> **WHAT YOU WILL DO**
A. Please reproduce the passage of the university text starting at "The original Andhra" and ending at "established in Guntur.".
B. In one to three sentences, explain what the university text says the 2017-18 ranking status of Acharya N G Ranga Agricultural University was based on.

> **STUDY TEXT**
[Start of Attachment]
The original Andhra Pradesh Agricultural University was established on 12 June 1964 through the APAU Act 1963 with O. Pulla Reddy as the first vice-chancellor. It was formally inaugurated on 20 March 1965, by Lal Bahadur Shastri, the then Prime Minister of India in Hyderabad. On 23 June 1966, another milestone was the inauguration of the building program of the university by Indira Gandhi, the then Prime Minister of India. Later, it was renamed as Acharya N. G. Ranga Agricultural University on 7 November 1996. Those institutions that were located in the residuary state of Andhra Pradesh were then grouped under a new university with the same name as Acharya N G Ranga Agricultural University was established in Guntur.

Based on the recommendation of the committee and approval by the Competent Authority of ICAR (Indian Council of Agricultural Research), the ranking Status of Acharya N G Ranga Agricultural University for the year 2017-18 is 27 while the Acharya Jai Shankar Agricultural University is ranked at 12.
[End of Attachment]
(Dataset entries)
[Start of Attachment]
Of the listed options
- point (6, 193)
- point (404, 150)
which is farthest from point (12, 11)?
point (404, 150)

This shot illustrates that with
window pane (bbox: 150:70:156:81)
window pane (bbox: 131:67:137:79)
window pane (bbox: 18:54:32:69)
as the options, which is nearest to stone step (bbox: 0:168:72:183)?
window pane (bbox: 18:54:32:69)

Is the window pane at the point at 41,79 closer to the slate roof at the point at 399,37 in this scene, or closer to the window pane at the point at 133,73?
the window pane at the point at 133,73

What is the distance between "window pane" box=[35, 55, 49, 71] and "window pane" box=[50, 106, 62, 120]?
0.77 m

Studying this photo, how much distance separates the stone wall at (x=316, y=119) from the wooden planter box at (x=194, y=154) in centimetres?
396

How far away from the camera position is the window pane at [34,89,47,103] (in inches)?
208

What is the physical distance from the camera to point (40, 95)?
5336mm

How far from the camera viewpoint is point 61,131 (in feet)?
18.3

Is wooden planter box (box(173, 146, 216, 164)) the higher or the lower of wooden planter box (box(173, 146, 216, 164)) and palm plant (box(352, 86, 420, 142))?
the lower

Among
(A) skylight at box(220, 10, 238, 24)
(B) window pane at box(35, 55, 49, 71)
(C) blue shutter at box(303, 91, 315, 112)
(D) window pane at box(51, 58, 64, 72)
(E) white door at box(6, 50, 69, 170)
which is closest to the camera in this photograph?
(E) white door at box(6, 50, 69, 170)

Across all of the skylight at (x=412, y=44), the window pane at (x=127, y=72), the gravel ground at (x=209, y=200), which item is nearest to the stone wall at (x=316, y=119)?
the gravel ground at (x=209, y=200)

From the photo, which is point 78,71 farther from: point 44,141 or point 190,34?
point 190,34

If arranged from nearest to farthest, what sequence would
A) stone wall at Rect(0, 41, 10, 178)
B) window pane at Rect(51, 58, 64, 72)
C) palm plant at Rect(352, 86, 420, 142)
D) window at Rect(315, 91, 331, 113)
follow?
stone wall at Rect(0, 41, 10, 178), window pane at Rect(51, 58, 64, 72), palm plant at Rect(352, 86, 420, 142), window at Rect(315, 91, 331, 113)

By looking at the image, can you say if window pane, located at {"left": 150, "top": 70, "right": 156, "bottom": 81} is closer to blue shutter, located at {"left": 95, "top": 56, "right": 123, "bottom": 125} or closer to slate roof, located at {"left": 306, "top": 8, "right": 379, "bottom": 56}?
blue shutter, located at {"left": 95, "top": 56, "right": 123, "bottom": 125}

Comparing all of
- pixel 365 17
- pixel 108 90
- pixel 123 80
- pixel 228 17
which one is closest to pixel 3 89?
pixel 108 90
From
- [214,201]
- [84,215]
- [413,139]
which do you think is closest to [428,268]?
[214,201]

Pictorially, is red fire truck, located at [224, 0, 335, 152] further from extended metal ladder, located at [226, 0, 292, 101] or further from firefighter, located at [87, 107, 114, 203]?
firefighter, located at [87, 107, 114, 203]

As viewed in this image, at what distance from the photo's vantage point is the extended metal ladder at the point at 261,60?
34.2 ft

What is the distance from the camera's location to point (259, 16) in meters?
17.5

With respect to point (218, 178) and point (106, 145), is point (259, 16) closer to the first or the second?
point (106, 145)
[End of Attachment]
> **OUTPUTS FOR THE TASKS**
A.
The original Andhra Pradesh Agricultural University was established on 12 June 1964 through the APAU Act 1963 with O. Pulla Reddy as the first vice-chancellor. It was formally inaugurated on 20 March 1965, by Lal Bahadur Shastri, the then Prime Minister of India in Hyderabad. On 23 June 1966, another milestone was the inauguration of the building program of the university by Indira Gandhi, the then Prime Minister of India. Later, it was renamed as Acharya N. G. Ranga Agricultural University on 7 November 1996. Those institutions that were located in the residuary state of Andhra Pradesh were then grouped under a new university with the same name as Acharya N G Ranga Agricultural University was established in Guntur.

B. Its 2017-18 ranking status of 27 was based on the committee's recommendation and approval by the Competent Authority of ICAR (Indian Council of Agricultural Research).